REPUBLIKA.CO.ID, BRUSSEL -- Uni Eropa (UE) mengecam hukuman mati yang dijatuhkan pengadilan Mesir terhadap mantan Presiden Muhammad Mursi dan sekitar 100 orang lainnya, dengan menekankan bahwa vonis dihasilkan oleh proses pengadilan yang cacat hukum.
"Keputusan pengadilan untuk memberikan hukuman mati, dilakukan dalam pengadilan massal dan itu tidak sesuai dengan kewajiban Mesir dalam hukum internasional," kata salah satu diplomat tinggi UE Federica Mogherini dalam keterangan tertulisnya, Senin (18/5).
Ia menambahkan, Mesir telah menjamin hak-hak terdakwa untuk mendapatkan pengadilan yang adil dan untuk memperoleh investigasi yang independen. Federica menegaskan bahwa UE sangat yakin vonis itu masih bisa diubah melalui proses banding.
"Hukuman mati adalah kejam dan tidak berperikemanusiaan," ujarnya.
Mursi adalah salah satu dari sekitar 100 terdakwa yang dijatuhi hukuman mati, Sabtu waktu setempat, atas tuduhan peran mereka dalam insiden penjebolan penjara pada 2011. Mursi hanya menjadi Presiden Mesir selama satu tahun sebelum digulingkan oleh Panglima Tentara Mesir--yang kini menjadi Presiden--Abdel Fattah al-Sisi di Juli 2013.

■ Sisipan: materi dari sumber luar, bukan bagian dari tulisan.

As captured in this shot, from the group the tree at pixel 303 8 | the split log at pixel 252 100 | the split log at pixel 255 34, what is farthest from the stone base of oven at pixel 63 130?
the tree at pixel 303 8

Senada dengan kecaman UE, Amerika Serikat juga melancarkan protes terhadap vonis mati "dan menolak praktik pengadilan massal dan penjatuhan vonis secara massal." Di bawah kepemimpinan Sisi, ratusan pendukung Mursi dibunuh dan ribuan lainnya dibui. Sekitar belasan sudah divonis mati dalam pengadilan massal, yang disebut PBB sebagai "hal yang tidak pernah terjadi di sejarah modern".